Quantifying Derelict Traps
To quantify the number of derelict traps throughout the Chesapeake and to evaluate the direct effects of derelict traps on blue crabs and other estuarine species, the NOAA Chesapeake Bay Office, with support from the NOAA Marine Debris Program, conducted field work and research in the Maryland portion of the bay. The densities of derelict crab traps were quantified and examined using side-scan sonar, ground-truthing surveys, and a diver-based survey.
The survey results indicate that derelict traps appear to be ubiquitous in areas where the commercial hard crab trap fishery is active. The total number of derelict traps in the Maryland Bay is estimated to be more than 84,500 traps.
A Measurable Source of Unaccounted Fishing Mortality
To determine the effects of derelict traps, scientists deployed and monitored experimental crab traps, revealing that blue crab and a variety of by-catch species continue to be captured and killed even after bait in the trap is gone. Experimental traps continued to capture species for the entire study, indicating that derelict traps last for at least 14 months.

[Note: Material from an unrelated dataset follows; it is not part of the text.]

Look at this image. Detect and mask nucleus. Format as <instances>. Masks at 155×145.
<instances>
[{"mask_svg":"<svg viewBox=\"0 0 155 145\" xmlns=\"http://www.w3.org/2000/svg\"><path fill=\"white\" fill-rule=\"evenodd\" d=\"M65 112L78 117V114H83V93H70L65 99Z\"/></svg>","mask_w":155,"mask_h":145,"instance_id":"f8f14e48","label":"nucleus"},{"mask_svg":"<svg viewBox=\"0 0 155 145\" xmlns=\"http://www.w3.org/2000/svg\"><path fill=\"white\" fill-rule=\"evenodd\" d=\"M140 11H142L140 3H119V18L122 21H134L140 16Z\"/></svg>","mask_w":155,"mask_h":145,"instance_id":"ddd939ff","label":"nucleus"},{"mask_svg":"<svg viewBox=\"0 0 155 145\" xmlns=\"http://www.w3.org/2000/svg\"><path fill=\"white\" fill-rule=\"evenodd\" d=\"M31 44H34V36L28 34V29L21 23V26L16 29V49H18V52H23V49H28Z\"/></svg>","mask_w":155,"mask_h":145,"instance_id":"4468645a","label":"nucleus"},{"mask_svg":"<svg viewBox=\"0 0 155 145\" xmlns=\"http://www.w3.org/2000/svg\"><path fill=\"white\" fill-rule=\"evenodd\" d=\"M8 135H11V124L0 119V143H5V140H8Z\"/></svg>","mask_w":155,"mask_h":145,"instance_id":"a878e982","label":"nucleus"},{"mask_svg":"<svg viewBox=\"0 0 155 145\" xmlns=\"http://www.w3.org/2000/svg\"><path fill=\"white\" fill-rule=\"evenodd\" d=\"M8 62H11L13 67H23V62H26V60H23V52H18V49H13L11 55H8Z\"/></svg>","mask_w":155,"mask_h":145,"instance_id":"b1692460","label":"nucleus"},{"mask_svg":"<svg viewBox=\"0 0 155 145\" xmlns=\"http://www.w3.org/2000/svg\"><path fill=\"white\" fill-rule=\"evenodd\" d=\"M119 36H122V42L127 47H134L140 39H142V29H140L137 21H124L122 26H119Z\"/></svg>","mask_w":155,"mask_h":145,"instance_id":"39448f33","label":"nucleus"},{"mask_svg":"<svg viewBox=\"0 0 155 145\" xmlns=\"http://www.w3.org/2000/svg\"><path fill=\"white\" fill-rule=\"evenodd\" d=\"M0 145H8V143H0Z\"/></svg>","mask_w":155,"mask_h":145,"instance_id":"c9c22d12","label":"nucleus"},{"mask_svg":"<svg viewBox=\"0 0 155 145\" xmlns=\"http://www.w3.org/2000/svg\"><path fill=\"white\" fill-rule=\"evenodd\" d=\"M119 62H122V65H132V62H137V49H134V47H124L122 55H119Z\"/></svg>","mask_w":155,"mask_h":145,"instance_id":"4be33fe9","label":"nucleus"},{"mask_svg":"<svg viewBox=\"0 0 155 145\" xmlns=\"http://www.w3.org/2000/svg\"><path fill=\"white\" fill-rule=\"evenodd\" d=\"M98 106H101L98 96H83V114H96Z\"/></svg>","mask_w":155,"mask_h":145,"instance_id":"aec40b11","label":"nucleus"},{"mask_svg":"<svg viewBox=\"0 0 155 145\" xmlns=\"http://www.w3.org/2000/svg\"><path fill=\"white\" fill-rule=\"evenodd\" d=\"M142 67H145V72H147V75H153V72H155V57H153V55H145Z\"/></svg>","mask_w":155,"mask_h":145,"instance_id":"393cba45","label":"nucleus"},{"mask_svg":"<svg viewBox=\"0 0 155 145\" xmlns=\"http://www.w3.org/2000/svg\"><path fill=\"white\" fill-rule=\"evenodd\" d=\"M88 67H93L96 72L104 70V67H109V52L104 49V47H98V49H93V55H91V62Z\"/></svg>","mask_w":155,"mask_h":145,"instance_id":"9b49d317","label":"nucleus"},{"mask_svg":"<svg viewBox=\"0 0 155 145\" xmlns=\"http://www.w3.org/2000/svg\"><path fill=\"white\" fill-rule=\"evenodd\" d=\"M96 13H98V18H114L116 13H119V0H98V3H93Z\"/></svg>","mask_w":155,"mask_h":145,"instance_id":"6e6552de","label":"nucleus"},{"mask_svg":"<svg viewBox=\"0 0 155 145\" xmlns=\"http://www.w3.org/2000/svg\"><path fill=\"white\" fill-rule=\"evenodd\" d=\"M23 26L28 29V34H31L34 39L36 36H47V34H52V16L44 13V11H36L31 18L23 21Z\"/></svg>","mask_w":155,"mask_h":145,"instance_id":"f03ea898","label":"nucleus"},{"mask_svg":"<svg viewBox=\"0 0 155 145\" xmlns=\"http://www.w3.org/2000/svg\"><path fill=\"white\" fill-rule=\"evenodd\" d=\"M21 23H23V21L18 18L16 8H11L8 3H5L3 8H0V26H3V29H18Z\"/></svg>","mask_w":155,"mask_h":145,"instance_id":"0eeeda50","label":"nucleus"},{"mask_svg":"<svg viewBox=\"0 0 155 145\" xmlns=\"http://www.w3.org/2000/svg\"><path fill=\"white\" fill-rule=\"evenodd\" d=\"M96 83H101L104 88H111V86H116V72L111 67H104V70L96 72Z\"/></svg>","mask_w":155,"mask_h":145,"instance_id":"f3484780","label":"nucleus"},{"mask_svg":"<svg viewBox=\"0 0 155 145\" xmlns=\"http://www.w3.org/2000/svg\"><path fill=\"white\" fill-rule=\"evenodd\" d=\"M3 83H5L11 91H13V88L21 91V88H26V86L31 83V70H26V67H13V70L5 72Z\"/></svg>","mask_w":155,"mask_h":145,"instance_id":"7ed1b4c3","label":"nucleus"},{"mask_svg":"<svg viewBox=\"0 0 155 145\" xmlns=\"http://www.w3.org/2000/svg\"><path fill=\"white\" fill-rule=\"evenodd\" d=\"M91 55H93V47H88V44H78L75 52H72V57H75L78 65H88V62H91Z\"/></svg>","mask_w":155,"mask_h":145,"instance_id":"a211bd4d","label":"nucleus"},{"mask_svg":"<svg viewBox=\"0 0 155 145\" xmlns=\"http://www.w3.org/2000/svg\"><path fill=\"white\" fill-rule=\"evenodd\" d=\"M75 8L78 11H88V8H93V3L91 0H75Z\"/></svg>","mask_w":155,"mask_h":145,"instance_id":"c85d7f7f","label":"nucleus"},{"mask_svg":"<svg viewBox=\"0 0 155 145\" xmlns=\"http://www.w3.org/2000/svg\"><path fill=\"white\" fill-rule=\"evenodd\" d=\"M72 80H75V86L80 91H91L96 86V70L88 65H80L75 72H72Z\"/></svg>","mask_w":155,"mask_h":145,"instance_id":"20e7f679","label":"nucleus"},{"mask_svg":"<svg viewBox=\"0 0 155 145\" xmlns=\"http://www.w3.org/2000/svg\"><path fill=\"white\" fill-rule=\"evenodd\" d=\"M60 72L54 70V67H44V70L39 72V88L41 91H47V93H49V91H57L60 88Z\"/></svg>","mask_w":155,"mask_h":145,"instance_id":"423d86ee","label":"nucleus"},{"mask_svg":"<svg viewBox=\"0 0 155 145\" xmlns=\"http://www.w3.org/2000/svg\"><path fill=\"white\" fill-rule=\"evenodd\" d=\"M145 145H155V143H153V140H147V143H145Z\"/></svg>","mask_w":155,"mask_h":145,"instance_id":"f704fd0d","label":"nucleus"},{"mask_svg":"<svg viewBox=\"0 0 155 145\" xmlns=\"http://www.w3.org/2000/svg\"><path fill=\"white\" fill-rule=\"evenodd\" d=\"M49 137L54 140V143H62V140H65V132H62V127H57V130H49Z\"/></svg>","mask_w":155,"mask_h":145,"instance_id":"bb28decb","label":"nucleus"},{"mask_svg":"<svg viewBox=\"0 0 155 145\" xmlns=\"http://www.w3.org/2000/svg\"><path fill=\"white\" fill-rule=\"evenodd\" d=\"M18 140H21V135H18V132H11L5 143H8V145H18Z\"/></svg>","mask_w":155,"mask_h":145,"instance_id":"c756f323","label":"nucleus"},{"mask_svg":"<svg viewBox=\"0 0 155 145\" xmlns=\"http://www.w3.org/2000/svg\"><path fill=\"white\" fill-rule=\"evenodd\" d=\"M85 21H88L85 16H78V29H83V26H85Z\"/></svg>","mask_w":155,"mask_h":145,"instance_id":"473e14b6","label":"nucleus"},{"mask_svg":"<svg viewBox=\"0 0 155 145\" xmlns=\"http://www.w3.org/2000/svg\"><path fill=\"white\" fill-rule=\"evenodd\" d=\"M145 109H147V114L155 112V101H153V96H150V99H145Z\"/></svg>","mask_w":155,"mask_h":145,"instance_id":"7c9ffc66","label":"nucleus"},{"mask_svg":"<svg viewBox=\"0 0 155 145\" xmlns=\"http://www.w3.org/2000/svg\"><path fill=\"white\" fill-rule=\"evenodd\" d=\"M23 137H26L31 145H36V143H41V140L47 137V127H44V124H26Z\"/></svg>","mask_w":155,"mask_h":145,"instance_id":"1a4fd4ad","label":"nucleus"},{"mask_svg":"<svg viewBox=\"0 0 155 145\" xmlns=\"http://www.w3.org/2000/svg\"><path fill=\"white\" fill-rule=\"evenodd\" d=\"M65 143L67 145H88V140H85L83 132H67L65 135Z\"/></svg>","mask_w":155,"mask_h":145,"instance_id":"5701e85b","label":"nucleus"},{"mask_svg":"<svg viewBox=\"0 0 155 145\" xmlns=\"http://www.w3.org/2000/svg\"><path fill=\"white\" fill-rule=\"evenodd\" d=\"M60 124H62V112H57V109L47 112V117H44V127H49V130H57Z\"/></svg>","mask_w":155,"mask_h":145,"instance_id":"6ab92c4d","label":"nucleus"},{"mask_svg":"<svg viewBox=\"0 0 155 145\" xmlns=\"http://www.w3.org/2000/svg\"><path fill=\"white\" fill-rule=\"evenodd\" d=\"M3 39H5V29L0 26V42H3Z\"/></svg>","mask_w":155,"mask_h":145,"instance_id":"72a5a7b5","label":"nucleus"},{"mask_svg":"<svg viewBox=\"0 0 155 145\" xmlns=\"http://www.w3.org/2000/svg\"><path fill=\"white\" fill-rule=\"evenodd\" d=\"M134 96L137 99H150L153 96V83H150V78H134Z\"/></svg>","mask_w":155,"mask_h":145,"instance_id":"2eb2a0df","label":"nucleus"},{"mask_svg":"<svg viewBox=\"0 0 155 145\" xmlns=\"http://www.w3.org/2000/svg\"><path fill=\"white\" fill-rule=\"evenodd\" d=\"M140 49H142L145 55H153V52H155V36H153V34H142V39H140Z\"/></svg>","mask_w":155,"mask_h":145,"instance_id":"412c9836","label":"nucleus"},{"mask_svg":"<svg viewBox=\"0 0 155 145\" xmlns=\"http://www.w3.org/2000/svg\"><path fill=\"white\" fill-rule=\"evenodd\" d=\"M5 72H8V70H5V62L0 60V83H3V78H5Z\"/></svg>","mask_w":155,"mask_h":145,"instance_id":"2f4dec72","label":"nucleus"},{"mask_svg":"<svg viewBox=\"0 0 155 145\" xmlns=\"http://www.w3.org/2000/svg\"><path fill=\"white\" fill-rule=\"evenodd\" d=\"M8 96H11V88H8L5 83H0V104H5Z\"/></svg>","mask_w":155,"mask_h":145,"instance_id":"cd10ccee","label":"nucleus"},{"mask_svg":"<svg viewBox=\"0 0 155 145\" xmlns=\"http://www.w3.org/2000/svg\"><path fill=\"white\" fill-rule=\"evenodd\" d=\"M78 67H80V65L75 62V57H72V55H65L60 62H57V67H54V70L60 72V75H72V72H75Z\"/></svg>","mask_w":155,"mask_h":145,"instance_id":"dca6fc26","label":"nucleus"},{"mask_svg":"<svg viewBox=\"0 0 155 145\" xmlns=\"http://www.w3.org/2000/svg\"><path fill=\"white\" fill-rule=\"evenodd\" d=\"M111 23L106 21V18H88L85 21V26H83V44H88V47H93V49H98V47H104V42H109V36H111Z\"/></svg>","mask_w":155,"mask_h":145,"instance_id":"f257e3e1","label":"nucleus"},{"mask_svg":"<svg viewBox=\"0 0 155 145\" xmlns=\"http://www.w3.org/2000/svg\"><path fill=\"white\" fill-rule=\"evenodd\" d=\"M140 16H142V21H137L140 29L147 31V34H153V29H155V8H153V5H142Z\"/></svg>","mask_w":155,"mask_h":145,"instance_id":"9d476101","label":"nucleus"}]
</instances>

White perch had the highest mortality of all by-catch species and seem to be highly susceptible to derelict traps; other by-catch species included oyster toadfish, spot, pumpkinseed, Atlantic menhaden, Atlantic croaker, American eel, sheepshead, and black sea bass. Scientists estimate blue crab mortality is 20 crabs per trap per year.
Potential for Mitigation
The study's final report notes that although there are currently no management regulations in place to reduce ghost fishing by derelict traps, there are options to reduce the effects and potentially reduce the numbers of derelict traps in the Bay. These include modifications to the traps to help living resources escape from derelict traps, developing management strategies to reduce crab trap losses, and retrieving traps once they become derelict.
The NOAA Chesapeake Bay Office is working with partners on a similar study in Virginia. Information collected by NOAA will help scientists and managers work with industry to determine the best combination of approaches to reduce the loss of crab traps in the Chesapeake Bay.